[Records of spatial reasoning questions]

** start **

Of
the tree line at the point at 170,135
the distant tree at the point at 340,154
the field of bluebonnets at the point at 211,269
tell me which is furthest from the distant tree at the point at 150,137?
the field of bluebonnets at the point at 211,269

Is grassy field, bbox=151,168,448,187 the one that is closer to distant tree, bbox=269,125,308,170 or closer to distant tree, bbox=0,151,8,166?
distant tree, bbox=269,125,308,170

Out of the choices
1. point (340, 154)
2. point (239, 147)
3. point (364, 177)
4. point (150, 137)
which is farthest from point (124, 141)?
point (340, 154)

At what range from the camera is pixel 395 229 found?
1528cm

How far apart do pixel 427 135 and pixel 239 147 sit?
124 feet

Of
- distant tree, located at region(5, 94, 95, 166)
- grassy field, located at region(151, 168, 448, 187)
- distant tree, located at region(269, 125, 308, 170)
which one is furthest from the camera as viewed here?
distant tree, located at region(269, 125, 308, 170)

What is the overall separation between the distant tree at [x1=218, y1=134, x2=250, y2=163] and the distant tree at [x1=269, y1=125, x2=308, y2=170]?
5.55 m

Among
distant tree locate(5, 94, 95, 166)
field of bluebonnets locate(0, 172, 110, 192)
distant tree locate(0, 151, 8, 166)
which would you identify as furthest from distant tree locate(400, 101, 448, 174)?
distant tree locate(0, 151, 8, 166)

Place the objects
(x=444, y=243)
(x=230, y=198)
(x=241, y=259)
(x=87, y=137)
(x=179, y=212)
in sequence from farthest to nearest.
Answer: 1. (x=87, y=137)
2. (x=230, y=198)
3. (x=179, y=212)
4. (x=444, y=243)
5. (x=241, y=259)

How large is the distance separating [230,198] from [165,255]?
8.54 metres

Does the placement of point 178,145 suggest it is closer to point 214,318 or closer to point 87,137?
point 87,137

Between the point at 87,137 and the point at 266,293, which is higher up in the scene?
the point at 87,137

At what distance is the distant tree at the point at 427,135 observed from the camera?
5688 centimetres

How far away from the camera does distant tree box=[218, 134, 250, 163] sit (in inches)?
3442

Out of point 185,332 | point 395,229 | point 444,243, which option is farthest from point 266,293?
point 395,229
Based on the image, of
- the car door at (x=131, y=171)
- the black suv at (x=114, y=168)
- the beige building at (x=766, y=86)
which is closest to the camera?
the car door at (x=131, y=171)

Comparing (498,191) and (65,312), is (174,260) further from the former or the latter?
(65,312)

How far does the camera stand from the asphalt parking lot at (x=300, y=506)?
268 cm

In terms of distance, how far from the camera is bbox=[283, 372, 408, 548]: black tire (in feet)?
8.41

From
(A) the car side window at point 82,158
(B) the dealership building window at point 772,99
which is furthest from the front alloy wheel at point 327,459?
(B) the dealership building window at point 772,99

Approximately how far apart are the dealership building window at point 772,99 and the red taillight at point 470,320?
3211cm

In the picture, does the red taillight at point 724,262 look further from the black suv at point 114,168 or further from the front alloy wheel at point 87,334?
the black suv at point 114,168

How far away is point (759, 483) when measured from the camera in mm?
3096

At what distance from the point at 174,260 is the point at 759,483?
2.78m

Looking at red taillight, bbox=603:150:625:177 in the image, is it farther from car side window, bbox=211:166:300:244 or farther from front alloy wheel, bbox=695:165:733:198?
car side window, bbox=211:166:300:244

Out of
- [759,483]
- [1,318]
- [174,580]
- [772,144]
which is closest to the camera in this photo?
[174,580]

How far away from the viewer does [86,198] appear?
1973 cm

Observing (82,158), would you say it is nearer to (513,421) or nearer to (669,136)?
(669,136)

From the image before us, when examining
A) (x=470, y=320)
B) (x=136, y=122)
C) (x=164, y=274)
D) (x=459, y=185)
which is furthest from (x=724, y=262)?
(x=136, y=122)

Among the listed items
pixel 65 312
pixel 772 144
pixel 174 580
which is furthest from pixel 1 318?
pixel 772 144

** end **

§ **Task objective**
Recast the lines of the material as a Markdown table, starting at the line that contains "Is grassy field, bbox=151,168,448,187" and ending at the line that contains "5688 centimetres", with both of those lines included. Use the columns Row and Line, number the rows in order, and leave out blank lines.

§ **Solution to the problem**
| Row | Line |
|---|---|
| 1 | Is grassy field, bbox=151,168,448,187 the one that is closer to distant tree, bbox=269,125,308,170 or closer to distant tree, bbox=0,151,8,166? |
| 2 | distant tree, bbox=269,125,308,170 |
| 3 | Out of the choices |
| 4 | 1. point (340, 154) |
| 5 | 2. point (239, 147) |
| 6 | 3. point (364, 177) |
| 7 | 4. point (150, 137) |
| 8 | which is farthest from point (124, 141)? |
| 9 | point (340, 154) |
| 10 | At what range from the camera is pixel 395 229 found? |
| 11 | 1528cm |
| 12 | How far apart do pixel 427 135 and pixel 239 147 sit? |
| 13 | 124 feet |
| 14 | Of |
| 15 | - distant tree, located at region(5, 94, 95, 166) |
| 16 | - grassy field, located at region(151, 168, 448, 187) |
| 17 | - distant tree, located at region(269, 125, 308, 170) |
| 18 | which one is furthest from the camera as viewed here? |
| 19 | distant tree, located at region(269, 125, 308, 170) |
| 20 | What is the overall separation between the distant tree at [x1=218, y1=134, x2=250, y2=163] and the distant tree at [x1=269, y1=125, x2=308, y2=170]? |
| 21 | 5.55 m |
| 22 | Among |
| 23 | distant tree locate(5, 94, 95, 166) |
| 24 | field of bluebonnets locate(0, 172, 110, 192) |
| 25 | distant tree locate(0, 151, 8, 166) |
| 26 | which would you identify as furthest from distant tree locate(400, 101, 448, 174)? |
| 27 | distant tree locate(0, 151, 8, 166) |
| 28 | Place the objects |
| 29 | (x=444, y=243) |
| 30 | (x=230, y=198) |
| 31 | (x=241, y=259) |
| 32 | (x=87, y=137) |
| 33 | (x=179, y=212) |
| 34 | in sequence from farthest to nearest. |
| 35 | Answer: 1. (x=87, y=137) |
| 36 | 2. (x=230, y=198) |
| 37 | 3. (x=179, y=212) |
| 38 | 4. (x=444, y=243) |
| 39 | 5. (x=241, y=259) |
| 40 | How large is the distance separating [230,198] from [165,255]? |
| 41 | 8.54 metres |
| 42 | Does the placement of point 178,145 suggest it is closer to point 214,318 or closer to point 87,137? |
| 43 | point 87,137 |
| 44 | Between the point at 87,137 and the point at 266,293, which is higher up in the scene? |
| 45 | the point at 87,137 |
| 46 | At what distance is the distant tree at the point at 427,135 observed from the camera? |
| 47 | 5688 centimetres |